- **WHAT THE TASK REQUIRES**
Exact duplicates of all the records are needed.

- **INFORMATION SHOWN**
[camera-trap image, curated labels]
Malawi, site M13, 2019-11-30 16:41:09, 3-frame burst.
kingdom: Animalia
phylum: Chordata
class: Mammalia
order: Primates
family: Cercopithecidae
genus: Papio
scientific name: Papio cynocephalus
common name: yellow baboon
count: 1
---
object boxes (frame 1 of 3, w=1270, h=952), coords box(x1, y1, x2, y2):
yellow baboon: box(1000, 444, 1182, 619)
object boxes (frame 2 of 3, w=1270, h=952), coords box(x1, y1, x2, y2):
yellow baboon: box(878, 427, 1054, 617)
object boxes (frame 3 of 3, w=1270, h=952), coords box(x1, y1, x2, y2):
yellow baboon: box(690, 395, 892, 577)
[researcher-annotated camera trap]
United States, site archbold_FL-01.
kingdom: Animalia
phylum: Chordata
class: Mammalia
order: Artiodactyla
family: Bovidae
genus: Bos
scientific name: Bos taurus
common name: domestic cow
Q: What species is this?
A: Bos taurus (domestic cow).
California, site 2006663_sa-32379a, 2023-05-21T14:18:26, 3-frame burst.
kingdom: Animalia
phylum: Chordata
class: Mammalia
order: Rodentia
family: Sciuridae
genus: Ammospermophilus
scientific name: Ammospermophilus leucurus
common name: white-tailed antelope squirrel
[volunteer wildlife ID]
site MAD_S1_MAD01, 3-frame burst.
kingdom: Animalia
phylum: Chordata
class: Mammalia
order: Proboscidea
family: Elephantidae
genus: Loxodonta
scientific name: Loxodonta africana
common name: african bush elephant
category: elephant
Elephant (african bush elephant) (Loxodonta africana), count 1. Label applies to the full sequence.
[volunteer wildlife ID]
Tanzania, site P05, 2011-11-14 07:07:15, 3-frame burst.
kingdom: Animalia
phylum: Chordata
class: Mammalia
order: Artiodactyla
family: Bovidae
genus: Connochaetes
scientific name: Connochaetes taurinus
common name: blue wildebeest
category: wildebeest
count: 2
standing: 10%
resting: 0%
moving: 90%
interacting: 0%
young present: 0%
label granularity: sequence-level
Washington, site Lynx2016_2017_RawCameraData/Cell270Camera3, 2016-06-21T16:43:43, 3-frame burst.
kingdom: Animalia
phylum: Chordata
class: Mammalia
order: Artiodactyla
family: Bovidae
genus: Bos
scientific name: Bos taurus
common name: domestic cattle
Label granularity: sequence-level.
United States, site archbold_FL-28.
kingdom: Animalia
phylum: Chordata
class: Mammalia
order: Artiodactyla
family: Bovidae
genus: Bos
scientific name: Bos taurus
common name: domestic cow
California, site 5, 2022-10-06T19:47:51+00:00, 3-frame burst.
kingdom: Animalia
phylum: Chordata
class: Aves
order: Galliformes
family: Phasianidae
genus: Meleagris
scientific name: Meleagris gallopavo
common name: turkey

- **ANSWER BOX**
[camera-trap image, curated labels]
Malawi, site M13, 2019-11-30 16:41:09, 3-frame burst.
kingdom: Animalia
phylum: Chordata
class: Mammalia
order: Primates
family: Cercopithecidae
genus: Papio
scientific name: Papio cynocephalus
common name: yellow baboon
count: 1
---
object boxes (frame 1 of 3, w=1270, h=952), coords box(x1, y1, x2, y2):
yellow baboon: box(1000, 444, 1182, 619)
object boxes (frame 2 of 3, w=1270, h=952), coords box(x1, y1, x2, y2):
yellow baboon: box(878, 427, 1054, 617)
object boxes (frame 3 of 3, w=1270, h=952), coords box(x1, y1, x2, y2):
yellow baboon: box(690, 395, 892, 577)
[researcher-annotated camera trap]
United States, site archbold_FL-01.
kingdom: Animalia
phylum: Chordata
class: Mammalia
order: Artiodactyla
family: Bovidae
genus: Bos
scientific name: Bos taurus
common name: domestic cow
Q: What species is this?
A: Bos taurus (domestic cow).
California, site 2006663_sa-32379a, 2023-05-21T14:18:26, 3-frame burst.
kingdom: Animalia
phylum: Chordata
class: Mammalia
order: Rodentia
family: Sciuridae
genus: Ammospermophilus
scientific name: Ammospermophilus leucurus
common name: white-tailed antelope squirrel
[volunteer wildlife ID]
site MAD_S1_MAD01, 3-frame burst.
kingdom: Animalia
phylum: Chordata
class: Mammalia
order: Proboscidea
family: Elephantidae
genus: Loxodonta
scientific name: Loxodonta africana
common name: african bush elephant
category: elephant
Elephant (african bush elephant) (Loxodonta africana), count 1. Label applies to the full sequence.
[volunteer wildlife ID]
Tanzania, site P05, 2011-11-14 07:07:15, 3-frame burst.
kingdom: Animalia
phylum: Chordata
class: Mammalia
order: Artiodactyla
family: Bovidae
genus: Connochaetes
scientific name: Connochaetes taurinus
common name: blue wildebeest
category: wildebeest
count: 2
standing: 10%
resting: 0%
moving: 90%
interacting: 0%
young present: 0%
label granularity: sequence-level
Washington, site Lynx2016_2017_RawCameraData/Cell270Camera3, 2016-06-21T16:43:43, 3-frame burst.
kingdom: Animalia
phylum: Chordata
class: Mammalia
order: Artiodactyla
family: Bovidae
genus: Bos
scientific name: Bos taurus
common name: domestic cattle
Label granularity: sequence-level.
United States, site archbold_FL-28.
kingdom: Animalia
phylum: Chordata
class: Mammalia
order: Artiodactyla
family: Bovidae
genus: Bos
scientific name: Bos taurus
common name: domestic cow
California, site 5, 2022-10-06T19:47:51+00:00, 3-frame burst.
kingdom: Animalia
phylum: Chordata
class: Aves
order: Galliformes
family: Phasianidae
genus: Meleagris
scientific name: Meleagris gallopavo
common name: turkey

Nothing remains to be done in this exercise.